In 2002, a British medical journal reported on the case of a man who developed Creutzfeldt-Jakob 38 years after contracting it during a medical procedure.
Jim Kazmierczak, a state epidemiologist, said that there have been 10 documented cases in humans worldwide in which the disease was spread through tainted instruments.
“This poses no risk to the public at large, and assuming the patient has CJD, which is not a given, the risk to the people on whom the instruments were used is very minimal,” he said.
Hard to destroy
The instruments used in the patient’s surgery were entered into the normal sterilization process afterward. But because prions can be very difficult to destroy, normal methods may not be adequate.

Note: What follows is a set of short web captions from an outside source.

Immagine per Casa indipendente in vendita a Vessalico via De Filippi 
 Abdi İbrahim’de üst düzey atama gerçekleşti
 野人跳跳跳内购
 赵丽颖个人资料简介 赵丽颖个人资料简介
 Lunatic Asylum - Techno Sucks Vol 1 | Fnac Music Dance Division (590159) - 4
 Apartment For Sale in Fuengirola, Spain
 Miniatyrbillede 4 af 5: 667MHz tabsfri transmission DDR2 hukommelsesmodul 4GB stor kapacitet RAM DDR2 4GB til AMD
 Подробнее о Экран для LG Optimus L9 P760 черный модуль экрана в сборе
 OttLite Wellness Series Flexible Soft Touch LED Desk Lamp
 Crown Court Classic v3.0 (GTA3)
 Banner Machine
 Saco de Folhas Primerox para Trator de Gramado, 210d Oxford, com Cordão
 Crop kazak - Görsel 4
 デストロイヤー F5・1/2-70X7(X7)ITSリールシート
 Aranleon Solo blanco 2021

For instance, an autoclave uses steam and pressure to kill bacteria in minutes, Olds said, but it might take many times longer to destroy prions.

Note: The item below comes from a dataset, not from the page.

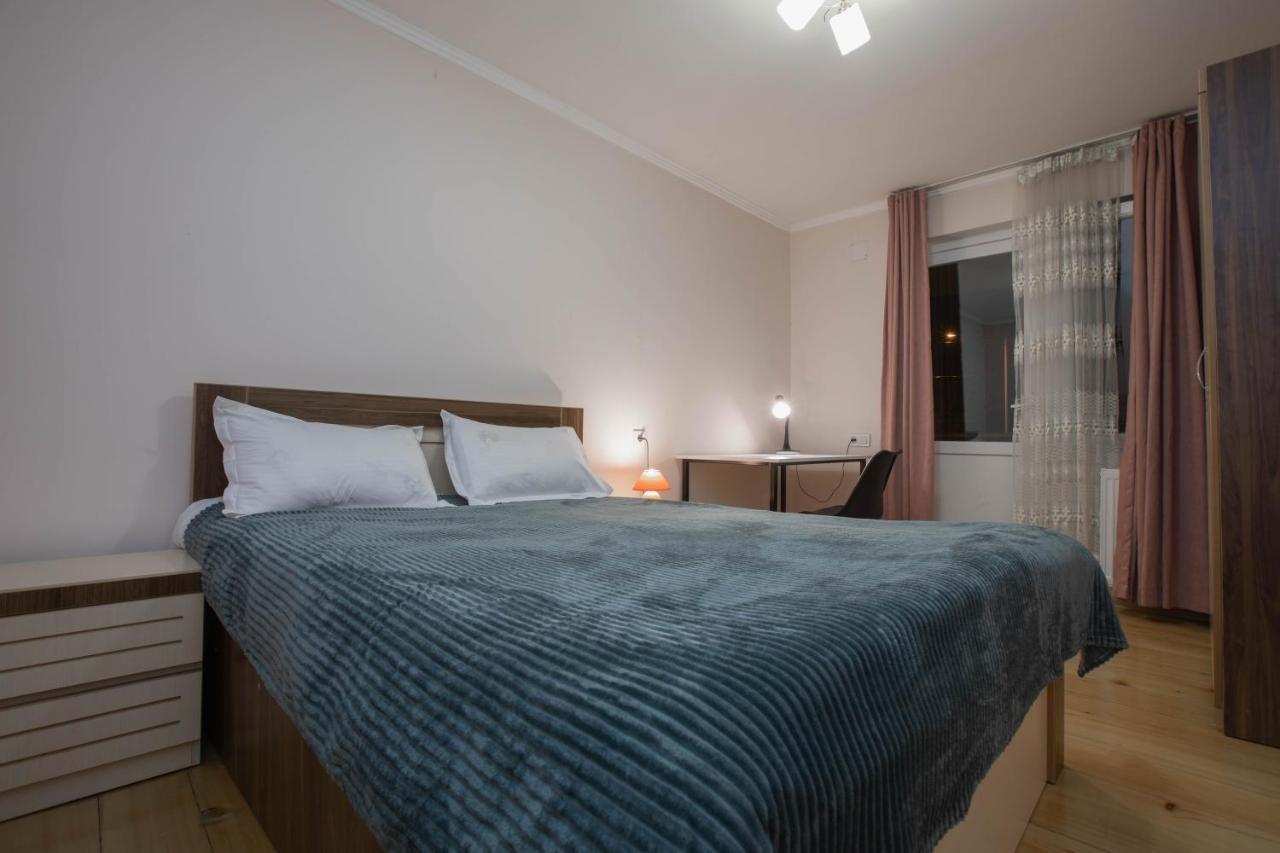 메스티아 Girgola B&B 외부 사진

One reason prions are so difficult to destroy is that they are not typical infectious agents.
The so-called prion theory holds that prions are neither viruses nor bacteria and that they contain no genetic material. Rather, prions are misfolded proteins that are only slightly different in structure from normal proteins found in the brain.
“The issue with prions is they are extraordinarily resistant to disinfection and sterilization,” said UW’s Safdar. “It’s very difficult to make sure those instruments are free of prions.”
A RARE DISEASE
1.2 per million: The annual rate of deaths from confirmed Creutzfeldt-Jakob disease in the U.S. from 1999 to 2004.
22: Deaths from confirmed Creutzfeldt-Jakob in Wisconsin in the same period.
Source: U.S. Centers for Disease Control and Prevention.
Kawanza Newson and Ben Poston of the Journal Sentinel staff contributed to this report.